"New website brings crowd sourcing to fashion" is the curious title of a
short article by Reuters which really caught
Fashionista's fancy. She has often wished that some of her faraway friends could come and visit her as email-attachments -- so much quicker than intercontinental travel and so much kinder to one's skin, hair and temper -- and this title suggested that whole crowds might somehow make it through the ether for her next soirée. The truth, as usual, was more prosaic, but none the less interesting for all that. According to the article, soon-to-be-launched internet start-up
Fashion Stake plans to let customers directly fund fashion designers by browsing online collections, buying a stake in a collection in return for credits to buy clothes. Patrons can also share ideas with designers and vote on collections.

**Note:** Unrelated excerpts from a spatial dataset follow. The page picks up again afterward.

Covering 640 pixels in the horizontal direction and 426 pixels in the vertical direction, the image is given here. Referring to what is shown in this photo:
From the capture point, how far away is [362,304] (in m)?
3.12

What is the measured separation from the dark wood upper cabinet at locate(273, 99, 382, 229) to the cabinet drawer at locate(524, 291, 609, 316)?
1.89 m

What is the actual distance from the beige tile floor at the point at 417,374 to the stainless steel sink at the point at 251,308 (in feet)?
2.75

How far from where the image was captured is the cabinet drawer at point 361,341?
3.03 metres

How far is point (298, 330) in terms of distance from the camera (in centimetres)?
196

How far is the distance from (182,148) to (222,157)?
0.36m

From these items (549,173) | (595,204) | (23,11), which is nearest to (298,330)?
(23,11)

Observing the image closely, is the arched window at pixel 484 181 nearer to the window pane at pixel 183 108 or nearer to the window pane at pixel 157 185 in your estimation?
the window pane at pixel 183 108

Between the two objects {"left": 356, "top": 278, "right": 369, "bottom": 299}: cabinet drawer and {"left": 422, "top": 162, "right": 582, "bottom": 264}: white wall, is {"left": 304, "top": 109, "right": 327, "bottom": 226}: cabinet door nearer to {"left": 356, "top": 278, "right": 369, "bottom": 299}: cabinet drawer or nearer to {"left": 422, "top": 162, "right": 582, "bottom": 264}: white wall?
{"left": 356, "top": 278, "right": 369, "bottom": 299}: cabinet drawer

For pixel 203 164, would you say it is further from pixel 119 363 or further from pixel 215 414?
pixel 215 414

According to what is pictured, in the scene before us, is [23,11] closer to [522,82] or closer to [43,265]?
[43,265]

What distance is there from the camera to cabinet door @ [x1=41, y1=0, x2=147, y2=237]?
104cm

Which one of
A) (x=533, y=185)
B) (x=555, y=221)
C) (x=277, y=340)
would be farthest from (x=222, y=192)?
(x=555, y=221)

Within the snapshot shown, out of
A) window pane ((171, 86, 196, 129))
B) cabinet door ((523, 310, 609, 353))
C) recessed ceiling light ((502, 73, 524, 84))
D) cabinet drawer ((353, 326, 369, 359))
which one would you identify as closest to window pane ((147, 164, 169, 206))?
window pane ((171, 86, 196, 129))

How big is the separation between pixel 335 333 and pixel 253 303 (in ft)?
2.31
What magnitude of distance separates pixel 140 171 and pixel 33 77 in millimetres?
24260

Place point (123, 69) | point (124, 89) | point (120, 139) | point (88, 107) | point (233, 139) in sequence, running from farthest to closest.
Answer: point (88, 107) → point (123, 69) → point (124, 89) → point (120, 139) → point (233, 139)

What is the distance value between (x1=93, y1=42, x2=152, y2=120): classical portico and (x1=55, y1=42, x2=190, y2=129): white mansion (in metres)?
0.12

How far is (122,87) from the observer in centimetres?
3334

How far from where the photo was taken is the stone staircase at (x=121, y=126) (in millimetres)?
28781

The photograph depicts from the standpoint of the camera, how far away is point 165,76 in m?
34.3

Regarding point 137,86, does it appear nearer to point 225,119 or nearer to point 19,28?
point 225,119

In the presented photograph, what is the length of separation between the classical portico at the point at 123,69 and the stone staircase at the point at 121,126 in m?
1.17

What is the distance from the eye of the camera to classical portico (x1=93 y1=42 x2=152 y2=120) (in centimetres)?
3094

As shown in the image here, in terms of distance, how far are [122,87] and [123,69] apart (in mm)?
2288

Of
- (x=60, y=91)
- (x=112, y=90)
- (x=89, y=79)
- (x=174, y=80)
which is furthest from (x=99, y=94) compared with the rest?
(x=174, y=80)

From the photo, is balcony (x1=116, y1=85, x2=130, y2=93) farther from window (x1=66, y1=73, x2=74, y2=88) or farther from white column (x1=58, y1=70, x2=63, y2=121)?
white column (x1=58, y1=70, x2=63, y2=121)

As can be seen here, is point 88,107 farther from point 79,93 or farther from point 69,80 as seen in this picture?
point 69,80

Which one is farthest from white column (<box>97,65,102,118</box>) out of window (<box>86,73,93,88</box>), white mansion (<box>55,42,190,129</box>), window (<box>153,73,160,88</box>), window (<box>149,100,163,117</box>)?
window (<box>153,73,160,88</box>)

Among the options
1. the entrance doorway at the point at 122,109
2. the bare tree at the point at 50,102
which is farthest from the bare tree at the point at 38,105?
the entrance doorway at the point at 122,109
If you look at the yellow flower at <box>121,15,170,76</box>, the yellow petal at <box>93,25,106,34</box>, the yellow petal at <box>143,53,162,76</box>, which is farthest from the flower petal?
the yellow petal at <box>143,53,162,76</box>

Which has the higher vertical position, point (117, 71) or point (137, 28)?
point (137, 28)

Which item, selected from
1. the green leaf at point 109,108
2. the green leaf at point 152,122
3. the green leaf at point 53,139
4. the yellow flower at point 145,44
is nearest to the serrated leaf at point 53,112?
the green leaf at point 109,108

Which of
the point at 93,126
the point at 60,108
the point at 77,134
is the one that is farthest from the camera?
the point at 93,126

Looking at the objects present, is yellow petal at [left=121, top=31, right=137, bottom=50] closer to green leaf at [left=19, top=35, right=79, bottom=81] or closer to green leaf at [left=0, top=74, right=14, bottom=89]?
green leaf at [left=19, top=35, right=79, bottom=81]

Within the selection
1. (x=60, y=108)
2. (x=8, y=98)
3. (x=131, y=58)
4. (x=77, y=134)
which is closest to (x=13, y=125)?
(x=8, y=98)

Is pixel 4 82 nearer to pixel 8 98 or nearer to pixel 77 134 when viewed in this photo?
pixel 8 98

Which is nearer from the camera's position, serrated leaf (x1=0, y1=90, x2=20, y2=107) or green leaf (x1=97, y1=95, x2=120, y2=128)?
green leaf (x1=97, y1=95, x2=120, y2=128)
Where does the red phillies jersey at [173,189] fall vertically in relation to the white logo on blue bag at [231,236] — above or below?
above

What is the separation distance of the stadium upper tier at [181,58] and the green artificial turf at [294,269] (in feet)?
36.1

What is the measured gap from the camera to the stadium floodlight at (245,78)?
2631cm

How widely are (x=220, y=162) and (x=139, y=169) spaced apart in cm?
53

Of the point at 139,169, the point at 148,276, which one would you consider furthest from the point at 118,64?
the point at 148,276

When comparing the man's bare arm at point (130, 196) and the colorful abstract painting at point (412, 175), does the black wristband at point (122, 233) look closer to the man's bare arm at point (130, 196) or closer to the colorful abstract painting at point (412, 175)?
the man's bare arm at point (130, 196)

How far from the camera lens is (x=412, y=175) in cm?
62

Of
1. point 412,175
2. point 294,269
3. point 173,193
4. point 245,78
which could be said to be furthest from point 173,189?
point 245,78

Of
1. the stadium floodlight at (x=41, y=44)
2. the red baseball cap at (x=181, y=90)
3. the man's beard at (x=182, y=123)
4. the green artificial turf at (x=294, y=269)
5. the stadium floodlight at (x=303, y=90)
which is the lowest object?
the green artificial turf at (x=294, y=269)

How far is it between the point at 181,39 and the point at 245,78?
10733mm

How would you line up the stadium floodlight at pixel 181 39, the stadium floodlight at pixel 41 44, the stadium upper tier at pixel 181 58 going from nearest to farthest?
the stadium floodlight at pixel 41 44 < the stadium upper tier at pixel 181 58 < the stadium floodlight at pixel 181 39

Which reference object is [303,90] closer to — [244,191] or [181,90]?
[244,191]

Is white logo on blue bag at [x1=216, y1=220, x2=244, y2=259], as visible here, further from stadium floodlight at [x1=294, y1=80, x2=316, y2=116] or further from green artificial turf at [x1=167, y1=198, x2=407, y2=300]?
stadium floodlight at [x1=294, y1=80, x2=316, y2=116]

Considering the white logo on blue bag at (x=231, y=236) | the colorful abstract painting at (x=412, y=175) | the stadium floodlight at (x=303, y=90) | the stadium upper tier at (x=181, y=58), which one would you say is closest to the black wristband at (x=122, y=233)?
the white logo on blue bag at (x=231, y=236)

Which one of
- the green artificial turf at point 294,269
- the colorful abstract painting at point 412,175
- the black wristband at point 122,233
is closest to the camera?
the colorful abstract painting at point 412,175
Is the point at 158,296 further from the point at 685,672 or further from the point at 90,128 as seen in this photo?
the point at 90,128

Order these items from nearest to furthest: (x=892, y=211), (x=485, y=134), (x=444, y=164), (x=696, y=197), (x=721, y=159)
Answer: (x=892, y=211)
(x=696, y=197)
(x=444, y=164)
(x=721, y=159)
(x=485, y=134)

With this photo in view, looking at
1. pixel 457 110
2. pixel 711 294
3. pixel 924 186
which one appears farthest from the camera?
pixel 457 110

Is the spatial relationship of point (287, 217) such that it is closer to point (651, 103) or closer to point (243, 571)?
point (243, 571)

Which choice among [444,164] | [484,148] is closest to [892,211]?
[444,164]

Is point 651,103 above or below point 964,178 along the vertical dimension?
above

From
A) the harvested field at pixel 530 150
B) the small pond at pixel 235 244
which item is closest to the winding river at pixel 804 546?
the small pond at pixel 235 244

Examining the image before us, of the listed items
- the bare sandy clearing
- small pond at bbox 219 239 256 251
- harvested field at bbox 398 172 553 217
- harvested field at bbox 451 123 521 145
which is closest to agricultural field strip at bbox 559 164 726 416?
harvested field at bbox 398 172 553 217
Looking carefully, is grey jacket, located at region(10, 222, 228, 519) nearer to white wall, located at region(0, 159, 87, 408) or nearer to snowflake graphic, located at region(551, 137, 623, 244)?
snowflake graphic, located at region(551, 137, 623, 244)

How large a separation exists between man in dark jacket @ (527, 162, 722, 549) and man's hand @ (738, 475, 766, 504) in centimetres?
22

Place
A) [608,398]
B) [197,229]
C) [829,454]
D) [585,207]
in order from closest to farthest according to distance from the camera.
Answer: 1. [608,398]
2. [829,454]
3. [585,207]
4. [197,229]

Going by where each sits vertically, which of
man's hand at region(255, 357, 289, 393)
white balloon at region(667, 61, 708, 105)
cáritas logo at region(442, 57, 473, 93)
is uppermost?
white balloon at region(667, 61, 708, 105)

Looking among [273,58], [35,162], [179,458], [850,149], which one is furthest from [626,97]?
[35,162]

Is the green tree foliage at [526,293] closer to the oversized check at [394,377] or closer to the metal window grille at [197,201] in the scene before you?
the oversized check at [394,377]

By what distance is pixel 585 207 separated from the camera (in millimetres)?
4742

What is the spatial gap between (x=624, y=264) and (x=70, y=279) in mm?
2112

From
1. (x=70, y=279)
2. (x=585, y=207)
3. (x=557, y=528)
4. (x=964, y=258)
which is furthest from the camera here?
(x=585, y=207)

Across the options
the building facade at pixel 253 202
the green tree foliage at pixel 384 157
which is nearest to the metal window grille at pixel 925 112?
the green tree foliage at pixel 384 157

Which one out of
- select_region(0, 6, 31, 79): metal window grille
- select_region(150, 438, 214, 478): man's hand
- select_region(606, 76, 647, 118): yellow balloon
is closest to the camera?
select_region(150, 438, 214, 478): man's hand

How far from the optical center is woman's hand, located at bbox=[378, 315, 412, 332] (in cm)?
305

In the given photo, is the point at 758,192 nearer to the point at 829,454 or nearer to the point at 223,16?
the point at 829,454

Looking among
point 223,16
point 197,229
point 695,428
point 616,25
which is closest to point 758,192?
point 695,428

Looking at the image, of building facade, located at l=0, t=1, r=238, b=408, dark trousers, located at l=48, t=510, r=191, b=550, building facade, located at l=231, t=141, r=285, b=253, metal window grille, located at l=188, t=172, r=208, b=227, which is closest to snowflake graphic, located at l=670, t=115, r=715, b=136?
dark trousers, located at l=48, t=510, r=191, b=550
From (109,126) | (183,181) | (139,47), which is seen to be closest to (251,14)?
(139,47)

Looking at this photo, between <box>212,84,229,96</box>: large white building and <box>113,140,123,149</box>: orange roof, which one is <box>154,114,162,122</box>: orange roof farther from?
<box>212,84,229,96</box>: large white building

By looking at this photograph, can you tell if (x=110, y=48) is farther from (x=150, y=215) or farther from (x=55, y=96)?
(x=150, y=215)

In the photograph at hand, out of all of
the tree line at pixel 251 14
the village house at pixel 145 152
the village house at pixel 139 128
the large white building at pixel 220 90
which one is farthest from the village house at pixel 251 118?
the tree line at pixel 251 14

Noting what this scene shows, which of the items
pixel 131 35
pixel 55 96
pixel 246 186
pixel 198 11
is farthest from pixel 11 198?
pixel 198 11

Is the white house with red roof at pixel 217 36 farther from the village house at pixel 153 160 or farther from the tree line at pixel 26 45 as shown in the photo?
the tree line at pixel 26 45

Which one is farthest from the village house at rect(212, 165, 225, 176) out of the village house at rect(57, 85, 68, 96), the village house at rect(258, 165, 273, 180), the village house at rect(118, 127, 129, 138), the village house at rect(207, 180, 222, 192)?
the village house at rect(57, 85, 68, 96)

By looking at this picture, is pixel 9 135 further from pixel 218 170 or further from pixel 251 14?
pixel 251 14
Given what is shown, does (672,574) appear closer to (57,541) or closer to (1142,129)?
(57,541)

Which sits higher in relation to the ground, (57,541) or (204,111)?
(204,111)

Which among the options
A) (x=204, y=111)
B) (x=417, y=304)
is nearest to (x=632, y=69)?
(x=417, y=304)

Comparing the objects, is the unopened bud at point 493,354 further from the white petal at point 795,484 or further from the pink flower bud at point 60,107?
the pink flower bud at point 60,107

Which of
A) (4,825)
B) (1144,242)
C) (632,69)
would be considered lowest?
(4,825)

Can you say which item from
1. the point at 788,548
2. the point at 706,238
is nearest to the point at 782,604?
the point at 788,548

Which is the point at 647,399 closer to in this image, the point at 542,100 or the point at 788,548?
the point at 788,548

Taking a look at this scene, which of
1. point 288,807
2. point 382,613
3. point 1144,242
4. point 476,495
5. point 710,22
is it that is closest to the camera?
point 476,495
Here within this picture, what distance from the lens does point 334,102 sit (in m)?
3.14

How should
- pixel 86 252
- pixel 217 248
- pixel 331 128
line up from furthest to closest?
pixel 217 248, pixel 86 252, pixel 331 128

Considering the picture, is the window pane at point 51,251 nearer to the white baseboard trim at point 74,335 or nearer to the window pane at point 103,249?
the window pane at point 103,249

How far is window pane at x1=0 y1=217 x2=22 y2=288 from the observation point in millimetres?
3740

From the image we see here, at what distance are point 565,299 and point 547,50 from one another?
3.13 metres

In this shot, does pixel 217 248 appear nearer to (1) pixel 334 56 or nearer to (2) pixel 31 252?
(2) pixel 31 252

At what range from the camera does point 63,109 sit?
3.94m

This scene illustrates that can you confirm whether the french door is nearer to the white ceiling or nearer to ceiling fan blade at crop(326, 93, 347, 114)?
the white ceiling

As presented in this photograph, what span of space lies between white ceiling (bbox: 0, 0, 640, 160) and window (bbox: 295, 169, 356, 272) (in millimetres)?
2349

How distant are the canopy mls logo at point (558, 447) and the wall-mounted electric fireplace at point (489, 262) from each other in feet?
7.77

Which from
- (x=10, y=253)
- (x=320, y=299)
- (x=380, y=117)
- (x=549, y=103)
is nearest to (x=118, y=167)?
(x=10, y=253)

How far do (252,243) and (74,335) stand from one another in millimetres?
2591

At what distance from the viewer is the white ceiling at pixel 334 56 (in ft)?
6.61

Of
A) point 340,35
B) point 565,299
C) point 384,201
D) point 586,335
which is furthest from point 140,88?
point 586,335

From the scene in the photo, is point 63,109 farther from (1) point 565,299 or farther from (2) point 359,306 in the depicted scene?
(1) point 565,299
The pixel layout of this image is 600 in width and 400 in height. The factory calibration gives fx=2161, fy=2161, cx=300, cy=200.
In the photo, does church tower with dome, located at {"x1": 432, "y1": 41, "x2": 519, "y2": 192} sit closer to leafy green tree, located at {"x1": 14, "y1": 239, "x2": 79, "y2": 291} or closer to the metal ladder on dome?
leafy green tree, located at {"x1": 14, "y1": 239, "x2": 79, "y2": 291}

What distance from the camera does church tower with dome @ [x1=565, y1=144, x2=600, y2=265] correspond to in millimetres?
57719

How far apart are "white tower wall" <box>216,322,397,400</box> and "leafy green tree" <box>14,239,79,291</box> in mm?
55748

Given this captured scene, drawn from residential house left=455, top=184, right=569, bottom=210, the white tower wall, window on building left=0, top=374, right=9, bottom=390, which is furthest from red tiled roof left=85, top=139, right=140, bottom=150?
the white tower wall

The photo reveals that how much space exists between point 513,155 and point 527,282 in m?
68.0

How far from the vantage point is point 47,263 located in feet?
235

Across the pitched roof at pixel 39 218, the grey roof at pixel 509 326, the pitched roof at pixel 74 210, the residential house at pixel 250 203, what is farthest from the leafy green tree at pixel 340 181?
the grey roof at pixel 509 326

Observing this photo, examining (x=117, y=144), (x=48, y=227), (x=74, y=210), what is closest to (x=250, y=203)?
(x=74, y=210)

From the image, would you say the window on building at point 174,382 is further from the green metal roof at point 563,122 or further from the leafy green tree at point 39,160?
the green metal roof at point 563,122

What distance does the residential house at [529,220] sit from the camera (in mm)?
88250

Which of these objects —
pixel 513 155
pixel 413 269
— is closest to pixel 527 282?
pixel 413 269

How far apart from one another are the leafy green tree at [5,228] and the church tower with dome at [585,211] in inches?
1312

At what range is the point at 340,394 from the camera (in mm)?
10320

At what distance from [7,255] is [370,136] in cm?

The piece continues:
"The model ...taps into a growing business model called crowd sourcing where entrepreneurs go directly to customers for content, funding, and distribution. ...
Advocates of crowd sourcing say it offers consumers a cheaper, more flexible alternative and frees artists from having to get past big corporations.
... Recent years have seen a rapid growth in interactive business models and Internet-based social media, or so-called Web 2.0. Global communities centered around services like Facebook and Twitter are millions strong.
Peer-to-peer lending, linking individual lenders with borrowers, has taken off in the U.S. ... while so-called open innovation companies ... allow corporations to outsource problems to networks of innovators. ...”
The notion of making your customers your investors is intriguing, says
Fashionista, and it gives investors a vested interest in retaining loyalty to labels they invest in. And there's one more curiosity to note: if you key 'crowdsourcing' into the leading search engine, you get nearly four times as many hits if you type it as one word than if you type it as two.